IF you’ve seen all the skeletons and ghoulish costumes on sale in the shops - and, let’s face it, they’ve been fairly hard to miss - you’ll know that today is Hallowe’en. But October 31 hasn’t always been just for the kids. As the Glasgow Herald noted in 1938, the Glasgow Saint Andrew Society had celebrated the event every year since its inception in 1912.
The 1938 party, staged at the city’s Saltire House, was a cheerful affair. The official programme was written entirely in broad Scots, too: “Wi’ sang’ an’ clatter an’ a cotholok o’ ploys, pliskies an’ a geggie’ an a’,” it said of the festivities to come, and added that the guisers “merched roon’ the lecture ha’ and showed aff their cantrips and camperlecks”, sadly unaware that future generations would have to consult Google to find out what at least some of the words meant. The programme was written by John A Bone, brother of Sir Muirhead Bone, the noted artist.

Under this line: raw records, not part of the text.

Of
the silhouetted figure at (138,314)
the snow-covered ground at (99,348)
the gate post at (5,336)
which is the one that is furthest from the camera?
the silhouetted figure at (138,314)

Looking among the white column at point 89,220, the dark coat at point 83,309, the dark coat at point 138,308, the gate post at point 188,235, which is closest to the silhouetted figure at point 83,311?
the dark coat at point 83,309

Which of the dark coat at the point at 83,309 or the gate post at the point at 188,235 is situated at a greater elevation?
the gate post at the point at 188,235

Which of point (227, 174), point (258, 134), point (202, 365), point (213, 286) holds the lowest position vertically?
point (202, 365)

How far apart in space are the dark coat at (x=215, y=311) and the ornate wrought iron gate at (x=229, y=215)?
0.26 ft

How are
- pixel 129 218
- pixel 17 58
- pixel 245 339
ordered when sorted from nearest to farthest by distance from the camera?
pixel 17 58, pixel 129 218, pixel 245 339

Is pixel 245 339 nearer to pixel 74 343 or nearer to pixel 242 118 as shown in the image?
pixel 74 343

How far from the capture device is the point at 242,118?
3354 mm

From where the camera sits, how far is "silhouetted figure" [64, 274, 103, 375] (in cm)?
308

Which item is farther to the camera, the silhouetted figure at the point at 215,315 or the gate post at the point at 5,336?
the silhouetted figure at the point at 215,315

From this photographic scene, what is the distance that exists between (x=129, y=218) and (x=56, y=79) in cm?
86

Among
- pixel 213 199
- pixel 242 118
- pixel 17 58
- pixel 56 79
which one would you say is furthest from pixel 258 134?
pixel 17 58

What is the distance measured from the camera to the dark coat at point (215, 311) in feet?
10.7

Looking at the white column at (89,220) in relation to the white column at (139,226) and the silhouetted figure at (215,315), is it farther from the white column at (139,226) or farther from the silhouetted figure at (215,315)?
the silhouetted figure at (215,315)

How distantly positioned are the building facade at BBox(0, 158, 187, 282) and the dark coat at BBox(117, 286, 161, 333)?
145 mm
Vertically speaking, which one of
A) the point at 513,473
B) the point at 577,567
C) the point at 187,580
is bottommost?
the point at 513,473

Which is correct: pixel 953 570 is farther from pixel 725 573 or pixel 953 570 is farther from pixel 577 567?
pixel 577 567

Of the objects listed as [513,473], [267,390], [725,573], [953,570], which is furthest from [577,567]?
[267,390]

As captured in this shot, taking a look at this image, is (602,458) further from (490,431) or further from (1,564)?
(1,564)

The women’s fancy-dress contest was won by a Red Indian squaw, complete with papoose. Second prize went to Walt Disney’s Dopey (or a replica thereof). After the contest, “the whole clamjamfry scaled doonstairs, where there were champit tatties, dooking for apples, and the bowls of destiny”, and a a play and a concert. One attraction offered what the paper described as “illuminating peeps into the future ... accomplished in a dim light over kail stems and with the assistance of a small boy hidden away in a cupboard.”